Appellants submit that neither the primary reference Pirolli nor secondary reference 
Call addresses the problem being addressed by the present invention, as defined in the 
preamble of the independent claims, of providing a method to convert data in the 
documents of an ordered document corpus into a compact representation of occurrence 
data. 

Pirolli clearly fails to convert text data on the Web pages into a representation of 
terms by either integers or floating point numbers, since it clearly addresses a data 
processing procedure, and Call clearly addresses a preliminary conversion of text data for a 
document and does not suggest extending that technique to an ordered document corpus 
wherein a single vector can be developed. 

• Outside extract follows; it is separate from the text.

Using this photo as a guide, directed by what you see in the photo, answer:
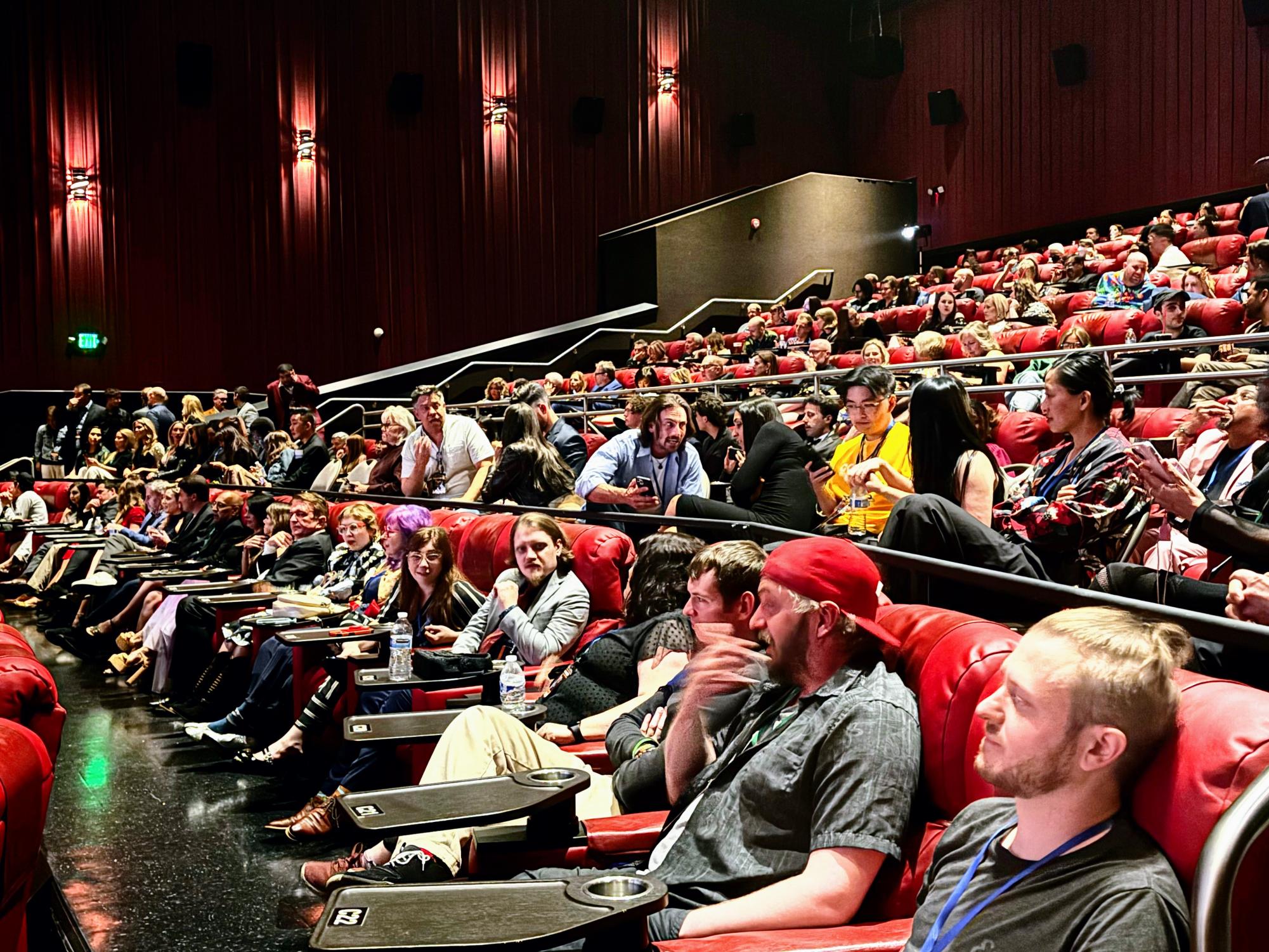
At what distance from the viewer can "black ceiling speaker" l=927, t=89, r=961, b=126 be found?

Moreover, the Examiner seems to recognize the inconsistency in the rejection 
currently of record by attempting to use as motivation to modify Pirolli the concept that the 
processing would be more efficient if the method in Call were to be incorporated. That is, 
it is noted that the rejection currently of record acknowledges that not even a single claim 
limitation of the independent claims is satisfied by the primary reference Pirolli. 
Appellants submit that this is clearly because Pirolli addresses the data processing of the 
analysis necessary to provide the statistics, not the preliminary conversion that the 
Examiner attempts to simply add to the data processing of Pirolli. 

Therefore, clearly, the Examiner's motivation to modify Pirolli is inconsistent with 
the characterization that Pirolli teaches a conversion of the data in the document corpus 
into a compact representation of occurrence data. 

Fourth, the Federal Circuit held in In re Mills, 916 F.2d 680, 16 USPQ2d 1430, 
1990, recited at MPEP §2143.01 : "The mere fact that references can be combined or 
modified does not render the resultant combination obvious unless the prior art also 
suggests the desirability of the combination" (emphasis in MPEP itself). 

Appellants submit that the rejection currently of record clearly violates this Federal 

Circuit guideline.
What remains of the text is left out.